## [WORK REQUIRED]
Output exactly the lines spanning from the line containing "genus: Mentocrex" to the last line of the entries, inclusive.

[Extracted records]
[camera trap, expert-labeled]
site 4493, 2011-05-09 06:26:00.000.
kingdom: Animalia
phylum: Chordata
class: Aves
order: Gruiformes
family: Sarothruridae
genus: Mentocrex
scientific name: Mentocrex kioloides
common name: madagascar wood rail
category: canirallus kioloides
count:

## [RESPONSE]
genus: Mentocrex
scientific name: Mentocrex kioloides
common name: madagascar wood rail
category: canirallus kioloides
count:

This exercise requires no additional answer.